Bhutan’s journey has been special so far. We have made great strides in our development. We have successfully demonstrated our abilities to design a unique development paradigm that counters mainstream development models. Our living culture and tradition are pretty much intact despite increasing consumerism and exposure to modern, foreign cultures and values. Our environment is still fairly pristine. We are proud to be a negative carbon sink.

Although insignificant in size in the global map, Bhutan continues to shape new ideas and inspire global discourse on development.

That’s the hunky-dory picture. And how we, Bhutanese, love to bask in that transient glory, that a fair criticism on Bhutan often draws nationalistic reactions, bordering on jingoism, reeking of arrogance. The Bhutanese value takes a back seat.

Self-critique is important. As a society, we must be able to look into the mirror, identify our real flaws and work on it. Only then can we progress as a nation.

Let’s talk about corruption – a cancerous overgrowth that continues to consume our nation, piecemeal, from the inside.

Shouldn’t we get angry that corruption has permeated all levels of our society? Come to think of this – even to get an appointment with so and so, be it in hospitals or government offices, we use connections, people we know. And that is how corruption breeds itself into much more complex and bigger issues, from getting jobs by using power influence, have access to privileged information, win contracts to abuse of power, misuse of public funds and embezzlement, among others.

Corruption of any nature and magnitude is detrimental to the health of a nation. Both individual and systemic corruption can critically hamper, even disrupt, the development process.

As public funds get misused or embezzled, the intended good will never reach the needy. Even more harmful is the moral corruption of our values and principles as a society. This should serve as a critical yardstick of where we are heading as a society, as a nation.

While Bhutan has comparatively improved its international rankings on corruption indexes, there is still much more that needs to be done at all levels. Rooting out corruption would require a dramatic change in our collective consciousness, a change of our mindset, and zero tolerance against any form of corruption. And that change must happen from within the institutions. The exemplary culture of intolerance against any form of corruption must come from our political establishment, with trickle-down effect on government agencies, corporations, NGOs, and private sector.

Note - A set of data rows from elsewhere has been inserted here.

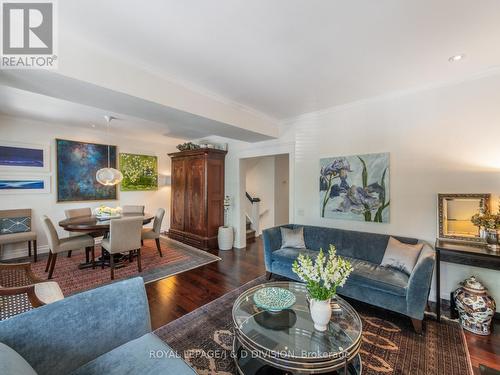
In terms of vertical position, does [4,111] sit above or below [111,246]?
above

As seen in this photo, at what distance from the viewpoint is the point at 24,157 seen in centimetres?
414

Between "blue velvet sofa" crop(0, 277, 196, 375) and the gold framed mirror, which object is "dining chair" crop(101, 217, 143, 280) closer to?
"blue velvet sofa" crop(0, 277, 196, 375)

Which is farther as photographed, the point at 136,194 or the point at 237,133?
the point at 136,194

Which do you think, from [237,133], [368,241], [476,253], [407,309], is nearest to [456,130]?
[476,253]

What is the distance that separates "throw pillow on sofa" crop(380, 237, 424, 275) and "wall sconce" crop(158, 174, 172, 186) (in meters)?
5.50

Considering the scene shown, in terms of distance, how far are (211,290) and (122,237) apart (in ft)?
5.37

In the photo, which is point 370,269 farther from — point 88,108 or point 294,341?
point 88,108

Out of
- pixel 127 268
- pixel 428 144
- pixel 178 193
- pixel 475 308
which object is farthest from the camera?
pixel 178 193

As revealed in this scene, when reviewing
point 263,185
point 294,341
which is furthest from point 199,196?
point 294,341

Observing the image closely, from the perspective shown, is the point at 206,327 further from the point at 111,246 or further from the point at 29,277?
the point at 111,246

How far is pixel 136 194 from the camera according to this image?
5.79 metres

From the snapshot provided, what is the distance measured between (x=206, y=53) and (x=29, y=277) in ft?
9.33

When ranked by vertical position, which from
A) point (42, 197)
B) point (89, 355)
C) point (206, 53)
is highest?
point (206, 53)

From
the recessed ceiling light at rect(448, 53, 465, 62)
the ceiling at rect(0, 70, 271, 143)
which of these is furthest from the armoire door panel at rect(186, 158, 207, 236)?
the recessed ceiling light at rect(448, 53, 465, 62)
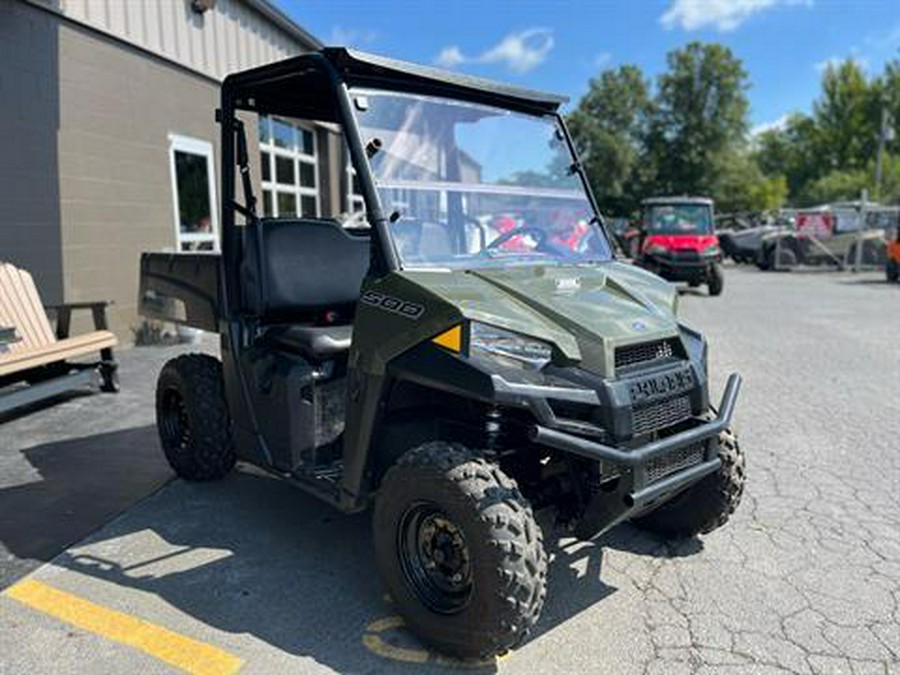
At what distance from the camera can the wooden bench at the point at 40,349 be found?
559 cm

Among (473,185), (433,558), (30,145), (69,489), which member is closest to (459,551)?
(433,558)

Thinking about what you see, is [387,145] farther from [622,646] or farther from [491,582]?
[622,646]

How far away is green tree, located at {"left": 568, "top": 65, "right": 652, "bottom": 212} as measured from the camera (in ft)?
147

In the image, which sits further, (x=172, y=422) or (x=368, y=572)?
(x=172, y=422)

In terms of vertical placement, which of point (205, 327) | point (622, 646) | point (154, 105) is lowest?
point (622, 646)

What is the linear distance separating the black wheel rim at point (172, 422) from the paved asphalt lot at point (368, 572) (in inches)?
10.0

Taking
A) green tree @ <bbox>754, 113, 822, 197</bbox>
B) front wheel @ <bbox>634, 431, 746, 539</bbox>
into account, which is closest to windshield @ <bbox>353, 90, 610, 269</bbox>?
front wheel @ <bbox>634, 431, 746, 539</bbox>

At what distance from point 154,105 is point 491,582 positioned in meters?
8.32

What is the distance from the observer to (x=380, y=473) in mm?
3080

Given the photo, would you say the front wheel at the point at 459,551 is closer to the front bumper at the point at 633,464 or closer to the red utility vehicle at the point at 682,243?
the front bumper at the point at 633,464

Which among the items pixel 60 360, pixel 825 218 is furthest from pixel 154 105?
pixel 825 218

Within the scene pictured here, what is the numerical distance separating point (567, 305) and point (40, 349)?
4.68 m

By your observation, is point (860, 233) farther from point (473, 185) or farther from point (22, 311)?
point (22, 311)

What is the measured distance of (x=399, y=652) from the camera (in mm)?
2738
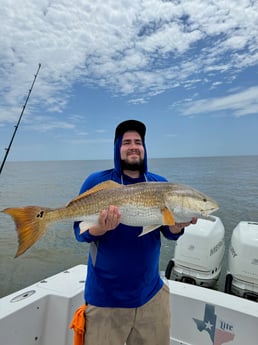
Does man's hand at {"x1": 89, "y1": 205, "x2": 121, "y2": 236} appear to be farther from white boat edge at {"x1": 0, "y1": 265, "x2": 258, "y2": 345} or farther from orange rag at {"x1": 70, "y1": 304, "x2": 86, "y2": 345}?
white boat edge at {"x1": 0, "y1": 265, "x2": 258, "y2": 345}

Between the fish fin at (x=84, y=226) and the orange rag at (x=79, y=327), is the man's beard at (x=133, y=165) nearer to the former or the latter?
the fish fin at (x=84, y=226)

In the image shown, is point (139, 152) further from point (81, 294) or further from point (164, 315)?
point (81, 294)

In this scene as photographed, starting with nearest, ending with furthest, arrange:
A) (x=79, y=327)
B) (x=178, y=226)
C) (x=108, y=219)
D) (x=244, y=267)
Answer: (x=108, y=219) → (x=79, y=327) → (x=178, y=226) → (x=244, y=267)

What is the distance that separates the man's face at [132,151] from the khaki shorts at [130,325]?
1.21 meters

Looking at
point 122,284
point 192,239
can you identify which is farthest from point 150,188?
point 192,239

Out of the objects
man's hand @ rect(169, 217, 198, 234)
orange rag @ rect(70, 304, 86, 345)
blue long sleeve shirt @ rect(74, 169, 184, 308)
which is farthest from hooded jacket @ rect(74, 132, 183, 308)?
man's hand @ rect(169, 217, 198, 234)

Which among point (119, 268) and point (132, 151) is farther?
point (132, 151)

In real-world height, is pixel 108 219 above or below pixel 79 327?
above

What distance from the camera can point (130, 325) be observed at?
7.40 ft

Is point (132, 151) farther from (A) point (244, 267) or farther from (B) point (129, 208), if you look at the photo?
(A) point (244, 267)

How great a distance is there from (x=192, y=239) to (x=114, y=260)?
2787 mm

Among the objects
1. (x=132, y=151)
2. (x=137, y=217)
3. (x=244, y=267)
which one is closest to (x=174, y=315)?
(x=244, y=267)

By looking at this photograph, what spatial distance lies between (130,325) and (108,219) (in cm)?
99

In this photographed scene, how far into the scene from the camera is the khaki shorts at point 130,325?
2.21 m
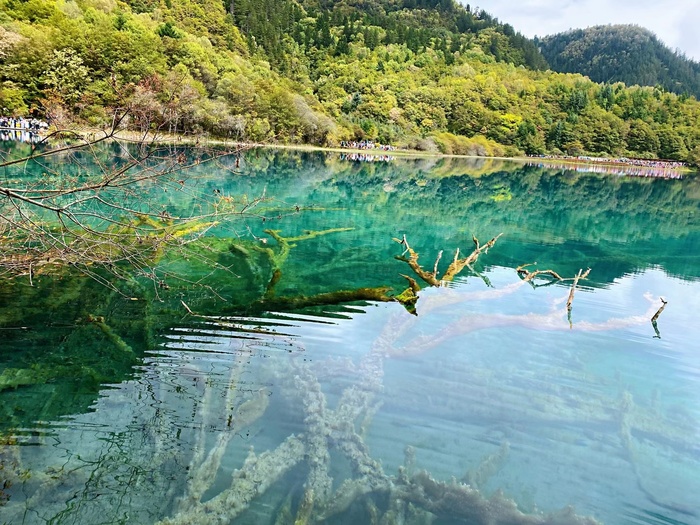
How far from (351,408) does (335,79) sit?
125 meters

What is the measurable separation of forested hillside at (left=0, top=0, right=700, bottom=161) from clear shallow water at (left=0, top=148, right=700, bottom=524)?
46.6 meters

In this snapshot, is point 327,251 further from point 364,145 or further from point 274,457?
point 364,145

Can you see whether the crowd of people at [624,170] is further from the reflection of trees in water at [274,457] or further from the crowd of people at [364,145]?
the reflection of trees in water at [274,457]

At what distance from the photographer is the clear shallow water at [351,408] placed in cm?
458

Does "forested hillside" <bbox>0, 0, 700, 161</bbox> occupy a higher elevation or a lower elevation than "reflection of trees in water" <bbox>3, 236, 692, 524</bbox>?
higher

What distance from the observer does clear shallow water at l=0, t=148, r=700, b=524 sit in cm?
458

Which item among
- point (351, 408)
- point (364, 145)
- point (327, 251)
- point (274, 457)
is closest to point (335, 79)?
point (364, 145)

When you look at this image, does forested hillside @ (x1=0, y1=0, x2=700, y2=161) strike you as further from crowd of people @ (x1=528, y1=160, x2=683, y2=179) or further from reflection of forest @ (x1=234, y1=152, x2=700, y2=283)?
reflection of forest @ (x1=234, y1=152, x2=700, y2=283)

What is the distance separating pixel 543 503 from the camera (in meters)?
4.93

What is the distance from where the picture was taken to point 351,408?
20.3 ft

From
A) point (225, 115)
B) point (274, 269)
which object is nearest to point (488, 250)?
point (274, 269)

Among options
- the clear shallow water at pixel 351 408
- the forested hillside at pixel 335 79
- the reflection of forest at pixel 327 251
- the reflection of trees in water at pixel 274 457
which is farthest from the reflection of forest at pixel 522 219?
the forested hillside at pixel 335 79

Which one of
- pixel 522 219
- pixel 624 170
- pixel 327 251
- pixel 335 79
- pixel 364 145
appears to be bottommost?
pixel 327 251

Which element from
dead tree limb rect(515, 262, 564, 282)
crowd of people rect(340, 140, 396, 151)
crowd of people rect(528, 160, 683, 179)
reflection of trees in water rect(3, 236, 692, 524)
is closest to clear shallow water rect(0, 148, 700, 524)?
reflection of trees in water rect(3, 236, 692, 524)
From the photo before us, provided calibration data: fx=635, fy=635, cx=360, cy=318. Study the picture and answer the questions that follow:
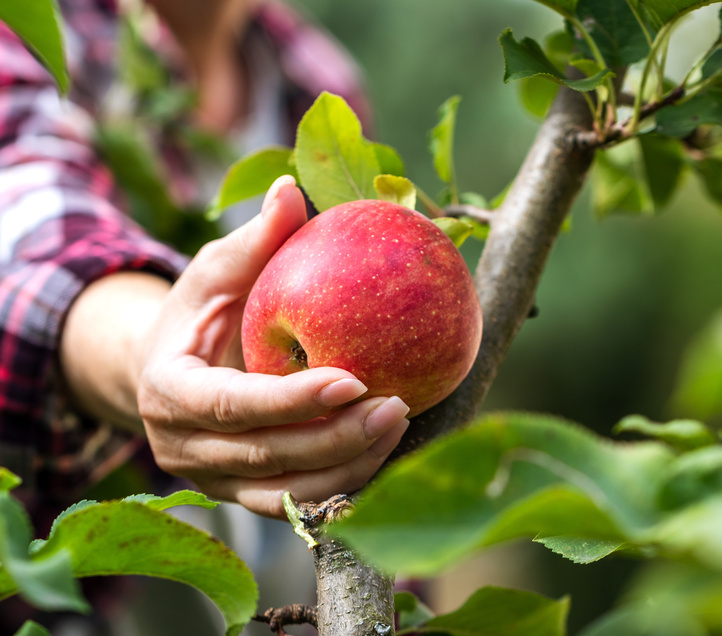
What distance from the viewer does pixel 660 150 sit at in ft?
1.61

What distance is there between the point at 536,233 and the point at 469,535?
0.98 ft

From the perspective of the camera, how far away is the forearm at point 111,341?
21.3 inches

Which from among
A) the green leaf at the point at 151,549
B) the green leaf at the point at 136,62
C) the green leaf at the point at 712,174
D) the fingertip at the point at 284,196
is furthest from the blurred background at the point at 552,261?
the green leaf at the point at 151,549

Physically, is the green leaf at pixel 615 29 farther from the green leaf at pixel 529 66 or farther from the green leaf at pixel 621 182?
the green leaf at pixel 621 182

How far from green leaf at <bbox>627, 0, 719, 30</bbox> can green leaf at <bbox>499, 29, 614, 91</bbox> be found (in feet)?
0.12

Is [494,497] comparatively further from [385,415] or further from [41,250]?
[41,250]

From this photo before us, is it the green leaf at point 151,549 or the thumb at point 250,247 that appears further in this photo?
the thumb at point 250,247

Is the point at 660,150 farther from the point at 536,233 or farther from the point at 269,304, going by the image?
the point at 269,304

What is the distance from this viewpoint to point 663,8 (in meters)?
0.34

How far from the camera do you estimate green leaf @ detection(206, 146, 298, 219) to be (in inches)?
17.7

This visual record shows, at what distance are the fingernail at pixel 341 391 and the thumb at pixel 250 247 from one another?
117 mm

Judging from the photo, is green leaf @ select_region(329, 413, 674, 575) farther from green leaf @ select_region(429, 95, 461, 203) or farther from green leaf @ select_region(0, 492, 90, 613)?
green leaf @ select_region(429, 95, 461, 203)

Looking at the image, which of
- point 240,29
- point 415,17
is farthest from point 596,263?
point 240,29

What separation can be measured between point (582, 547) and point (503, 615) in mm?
115
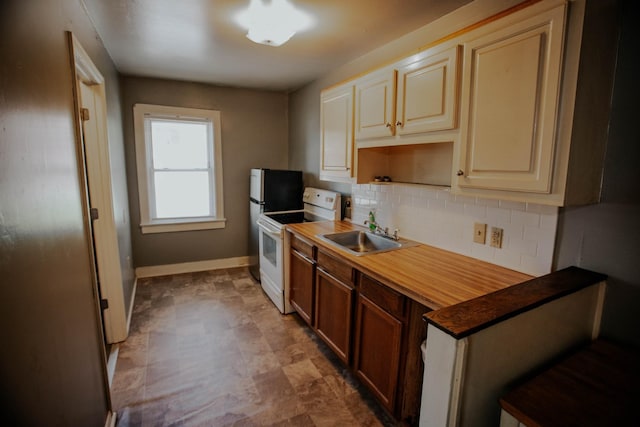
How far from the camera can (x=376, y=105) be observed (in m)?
2.16

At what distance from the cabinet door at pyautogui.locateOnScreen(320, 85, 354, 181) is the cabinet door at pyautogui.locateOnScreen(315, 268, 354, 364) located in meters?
0.86

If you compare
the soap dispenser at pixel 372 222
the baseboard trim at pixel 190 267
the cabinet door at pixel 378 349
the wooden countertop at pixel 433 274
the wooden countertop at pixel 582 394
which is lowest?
the baseboard trim at pixel 190 267

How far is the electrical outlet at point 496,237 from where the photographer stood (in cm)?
178

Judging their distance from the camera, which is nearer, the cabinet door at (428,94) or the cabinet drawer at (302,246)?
the cabinet door at (428,94)

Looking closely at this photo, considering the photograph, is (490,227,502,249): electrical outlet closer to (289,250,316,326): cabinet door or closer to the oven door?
(289,250,316,326): cabinet door

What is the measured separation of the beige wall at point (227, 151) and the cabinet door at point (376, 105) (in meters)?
2.29

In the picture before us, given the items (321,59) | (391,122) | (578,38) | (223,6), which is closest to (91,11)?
(223,6)

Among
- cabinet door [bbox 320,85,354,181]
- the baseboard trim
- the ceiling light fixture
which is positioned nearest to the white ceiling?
the ceiling light fixture

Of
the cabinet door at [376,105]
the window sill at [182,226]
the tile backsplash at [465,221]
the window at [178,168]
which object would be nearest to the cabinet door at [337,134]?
the cabinet door at [376,105]

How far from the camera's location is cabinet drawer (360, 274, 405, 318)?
1.62 meters

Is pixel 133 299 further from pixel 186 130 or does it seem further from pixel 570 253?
pixel 570 253

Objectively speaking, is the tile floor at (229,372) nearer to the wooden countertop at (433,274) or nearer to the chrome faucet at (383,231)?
the wooden countertop at (433,274)

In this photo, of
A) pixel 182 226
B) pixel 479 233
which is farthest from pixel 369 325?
pixel 182 226

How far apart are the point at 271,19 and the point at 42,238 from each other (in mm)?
1658
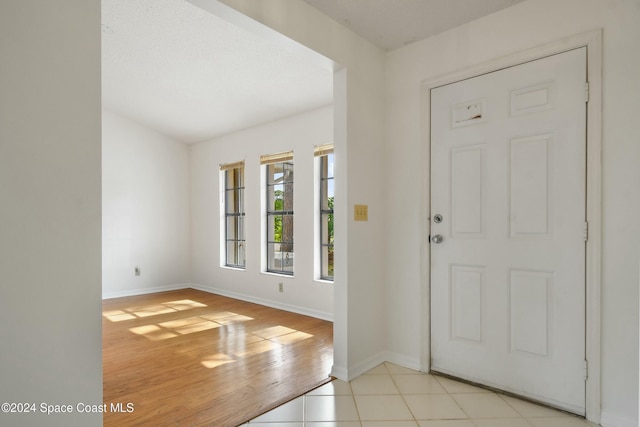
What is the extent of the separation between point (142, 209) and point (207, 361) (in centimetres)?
363

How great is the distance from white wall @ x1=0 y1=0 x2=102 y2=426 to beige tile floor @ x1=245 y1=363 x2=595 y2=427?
103cm

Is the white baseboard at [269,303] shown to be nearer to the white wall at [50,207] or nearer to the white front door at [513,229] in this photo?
the white front door at [513,229]

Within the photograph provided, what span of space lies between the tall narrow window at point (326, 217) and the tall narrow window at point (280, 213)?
1.79 feet

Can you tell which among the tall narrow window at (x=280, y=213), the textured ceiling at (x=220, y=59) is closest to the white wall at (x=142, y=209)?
the textured ceiling at (x=220, y=59)

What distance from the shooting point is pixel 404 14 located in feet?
7.77

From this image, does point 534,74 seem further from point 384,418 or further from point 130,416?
point 130,416

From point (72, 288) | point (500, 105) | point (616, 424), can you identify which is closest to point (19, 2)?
point (72, 288)

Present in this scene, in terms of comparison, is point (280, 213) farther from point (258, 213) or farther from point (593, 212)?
point (593, 212)

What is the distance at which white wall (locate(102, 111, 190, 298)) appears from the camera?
5348 mm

Fighting corruption will never be easy if we accept it, even causally, as something that is normal. Because corruption is not normal. It can never be normal. Such level of acceptance will only make us more tolerant to corrupt practices.

Even as we celebrate all the good things our country has achieved thus far, it is also important that we look deeper into the flaws that can malign and damage our nation. We shouldn’t tolerate corruption of any form.